§ **Aufgabenstellung**:
**A.** Welche Sängerin übernahm laut dem Text über die musikalischen Höhepunkte des Jahres die Rolle der Kassandra?
**B.** Schreiben Sie aus dem Text über die musikalischen Höhepunkte des Jahres den Abschnitt ab, der bei „Monsterwerk als Highlight“ beginnt und bei „bis zu Wagner.“ endet.

§ **Vorliegender Text**:
◇ ◇ ◇ ◇ ◇

Konzertsäle wieder gefüllt

Klar, man kann dieses „alles ist wieder wie früher“ für eine Illusion halten. Und ich habe volles Verständnis für jeden, der sich entscheidet, eine Maske zu tragen. Manchmal tue ich es auch.

Aber ich bin froh, dass es jetzt die Entscheidung jedes einzelnen ist, wie er sich schützt. Und dass keine Konzerte mehr per Notverordnung abgesagt werden müssen. 

Und eben auch, dass die Untergangsprophezeiungen fürs klassische Konzertformat übertrieben waren. Wie oft hörten und fürchteten wir, das Publikum würde nach Corona nicht mehr zurückkommen! Aber es ist wieder da, die Konzertsäle sind voll.

Auch konzertante Opern überzeugen

So allgemein wollen Sie mich nicht davonkommen lassen? Ich musste das trotzdem mal loswerden. Aber bitte, dann noch ein konkreter musikalischer Höhepunkt des Jahres für mich: die konzertante Aufführung von Hector Berlioz‘ Oper „Les Troyens“ in der Berliner Philharmonie.

Auch anderswo in Deutschland und Europa führten das tourende französische Orchestre Révolutionnaire et Romantique und der britische Monteverdi Choir dieses Riesenwerk auf.

Auszug aus Berlioz' „Les Troyens“ mit dem hr-Sinfonieorchester in der ARD Mediathek

Sogar der Tatsache, dass der künstlerische Leiter Sir John Eliot Gardiner kurzfristig nicht dabei sein konnte, kann ich etwas Positives abgewinnen: Klar war das künstlerisch und persönlich ein Verlust. Und der Grund fürs Fehlen war ein Schock, nämlich ein gewalttätiger Übergriff von Gardiner gegen einen Sänger.

Etwas Gutes hat aber sogar das: Selbst bei einem weltberühmten Künstler wie Gardiner wird so ein Verhalten nicht mehr akzeptiert oder unter den Teppich gekehrt. 

Monsterwerk als Highlight 2023

Und der junge Dirigent Dinis Sousa, zuvor Gardiners Assistent, machte seine Arbeit richtig gut. Das reine Glück auf Erden aber waren der überirdisch tönende Monteverdi Choir und die sängerische Edelbesetzung mit der alles überstrahlenden Alice Coote als Kassandra: Wie töricht von den Trojanern, dieser Warnerin nicht zu glauben!

Paula Murrihy als Dido: Was für eine Palette an Farben und Emotionen! Und Michael Spyres als Aeneas: ein geschmeidiger Wundertenor, von dem wir noch ganz viel hören werden, vom Barock bis zu Wagner.

Und eben auch: was für ein faszinierendes Monsterwerk, diese überdimensionierten, betörenden Trojaner von Berlioz, die niemals langweilig werden.

◇ ◇ ◇ ◇ ◇

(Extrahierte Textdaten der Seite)
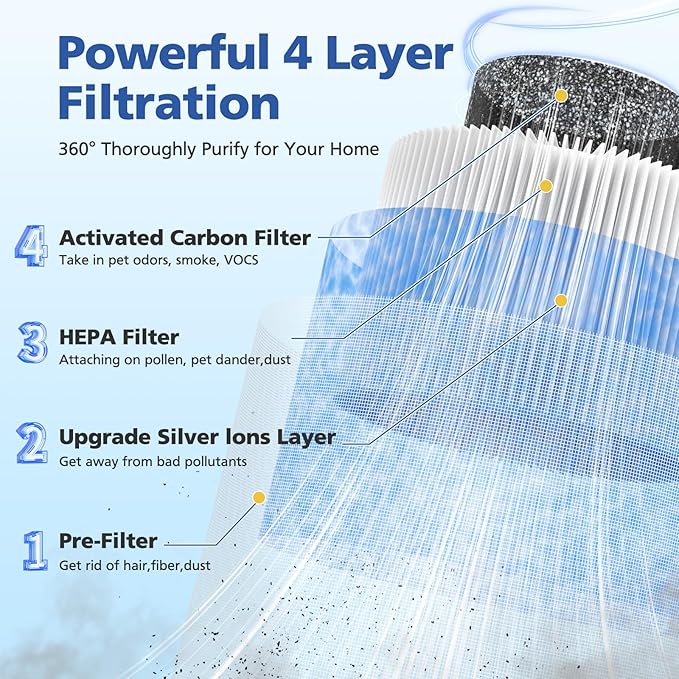 Powerful 4 Layer Filtration

360° Thoroughly Purify for Your Home

4 Activated Carbon Filter
Take in pet odors, smoke, VOCS

3 HEPA Filter
Attaching on pollen, pet dander,dust

2 Upgrade Silver Ions Layer
Get away from bad pollutants

1 Pre-Filter
Get rid of hair,fiber,dust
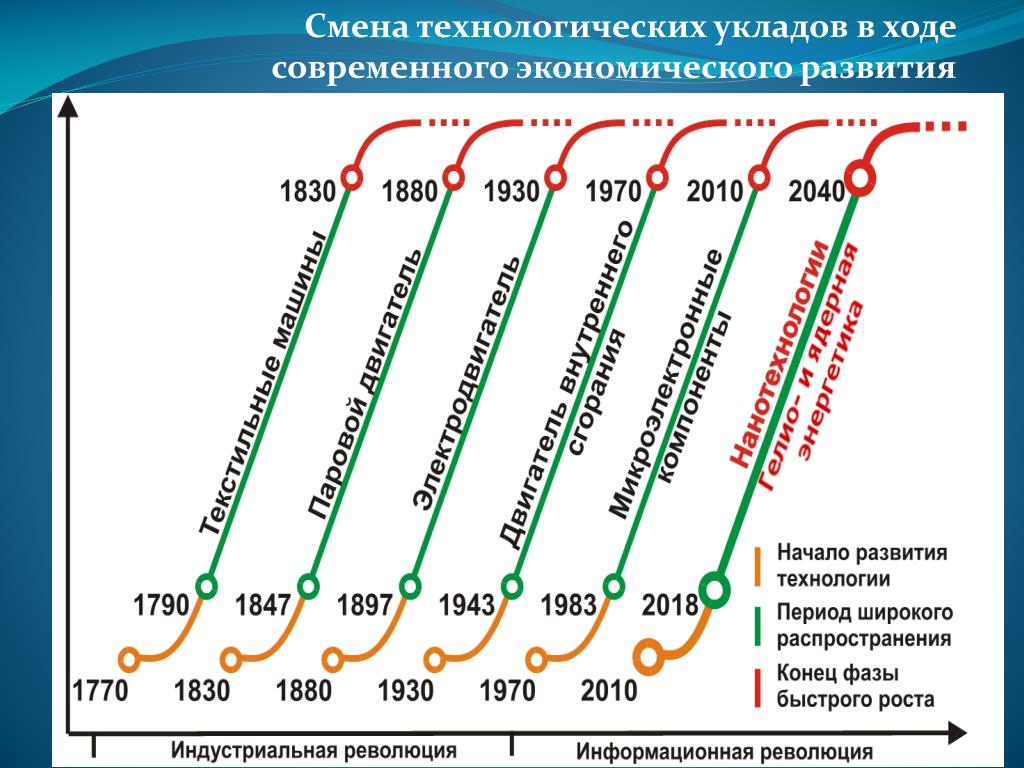 Смена технологических укладов в ходе современного экономического развития

1830 1880 1930 1970 2010 2040

Текстильные машины

Паровой двигатель

Электродвигатель

Двигатель внутреннего сгорания

Микроэлектронные компоненты

Нанотехнологии

Гелио- и ядерная энергетика

1790 1847 1897 1943 1983 2018

1770 1830 1880 1930 1970 2010

Начало развития технологии

Период широкого распространения

Конец фазы быстрого роста

Индустриальная революция

Информационная революция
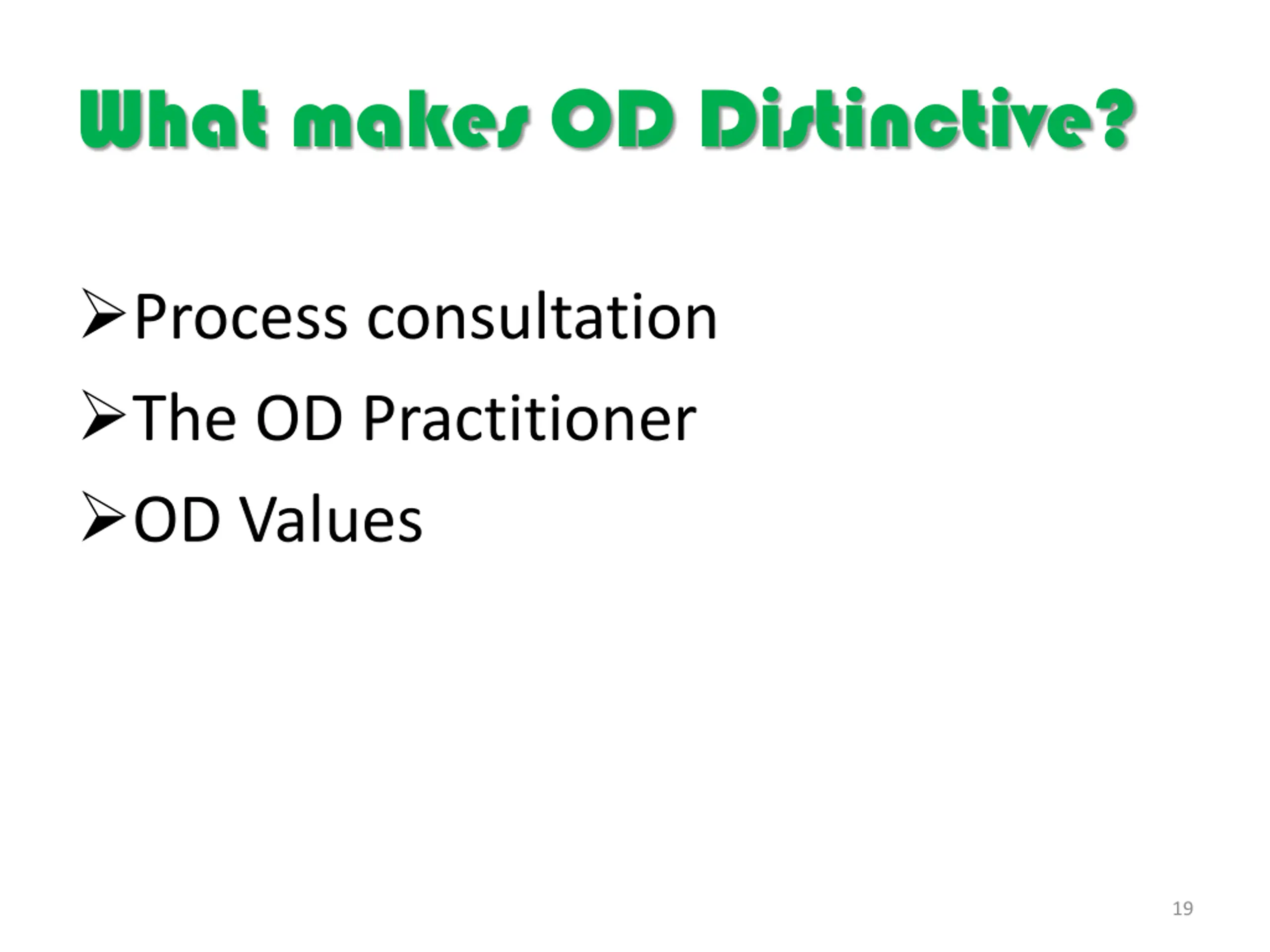 What makes OD Distinctive?

➢Process consultation

➢The OD Practitioner

➢OD Values

19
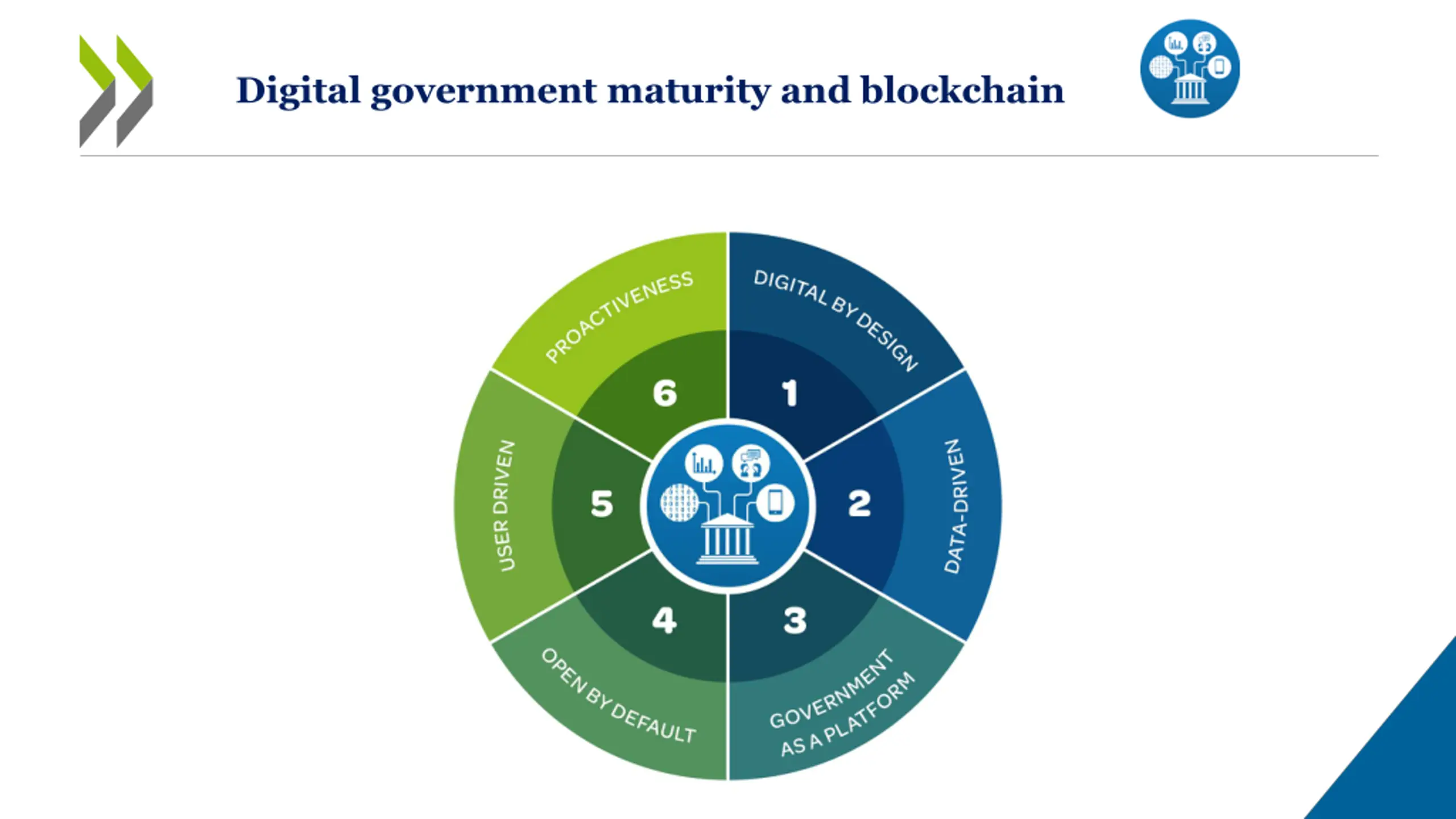 Digital government maturity and blockchain

DIGITAL BY DESIGN
1
DATA-DRIVEN
2
GOVERNMENT AS A PLATFORM
3
OPEN BY DEFAULT
4
USER DRIVEN
5
PROACTIVENESS
6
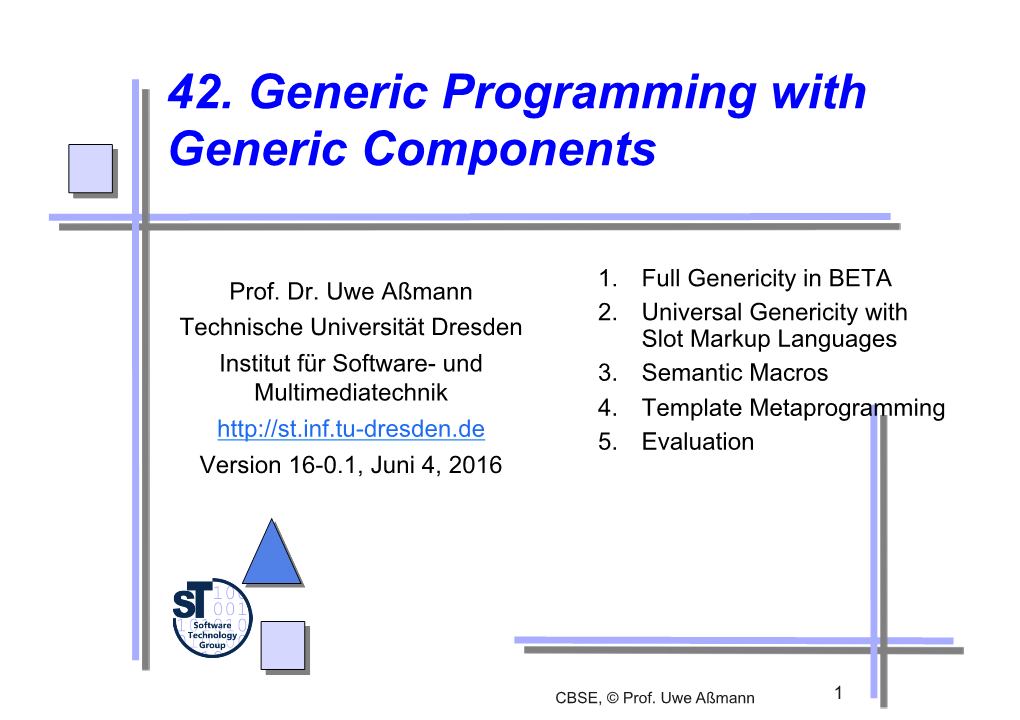 42. Generic Programming with Generic Components

Prof. Dr. Uwe Aßmann
Technische Universität Dresden
Institut für Software- und Multimediatechnik
http://st.inf.tu-dresden.de
Version 16-0.1, Juni 4, 2016

1. Full Genericity in BETA
2. Universal Genericity with Slot Markup Languages
3. Semantic Macros
4. Template Metaprogramming
5. Evaluation

ST 10 001 010
Software Technology Group

CBSE, © Prof. Uwe Aßmann
1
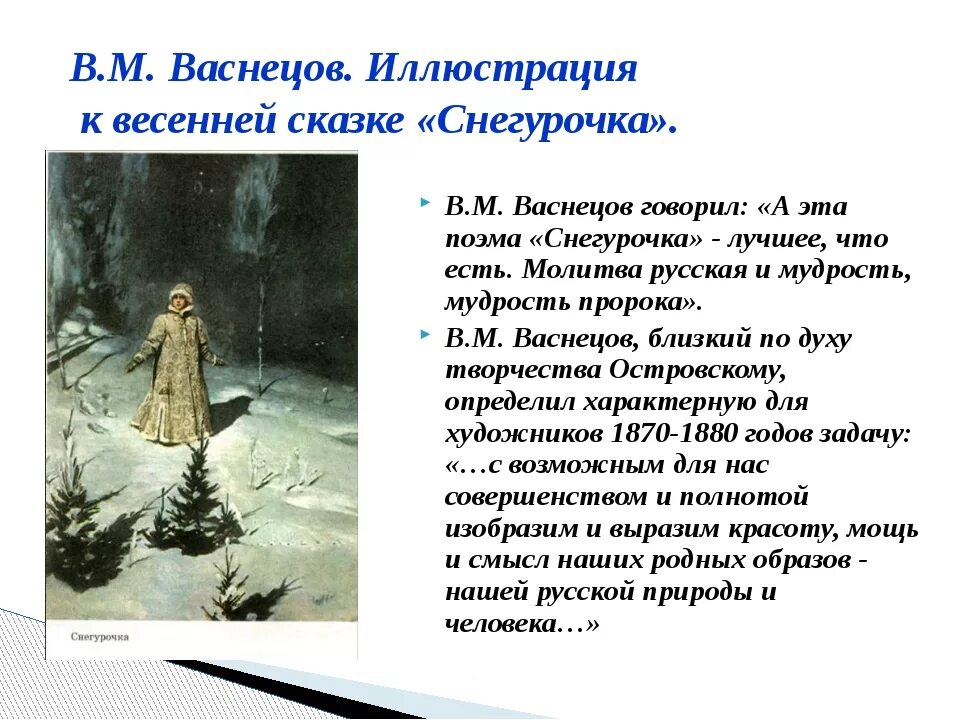 В.М. Васнецов. Иллюстрация к весенней сказке «Снегурочка».

Снегурочка

В.М. Васнецов говорил: «А эта поэма «Снегурочка» - лучшее, что есть. Молитва русская и мудрость, мудрость пророка».

В.М. Васнецов, близкий по духу творчества Островскому, определил характерную для художников 1870-1880 годов задачу: «…с возможным для нас совершенством и полнотой изобразим и выразим красоту, мощь и смысл наших родных образов - нашей русской природы и человека…»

◇ ◇ ◇ ◇ ◇

§ **Lösungen der Aufgaben**:
**A.** Alice Coote

**B.**
Monsterwerk als Highlight 2023

Und der junge Dirigent Dinis Sousa, zuvor Gardiners Assistent, machte seine Arbeit richtig gut. Das reine Glück auf Erden aber waren der überirdisch tönende Monteverdi Choir und die sängerische Edelbesetzung mit der alles überstrahlenden Alice Coote als Kassandra: Wie töricht von den Trojanern, dieser Warnerin nicht zu glauben!

Paula Murrihy als Dido: Was für eine Palette an Farben und Emotionen! Und Michael Spyres als Aeneas: ein geschmeidiger Wundertenor, von dem wir noch ganz viel hören werden, vom Barock bis zu Wagner.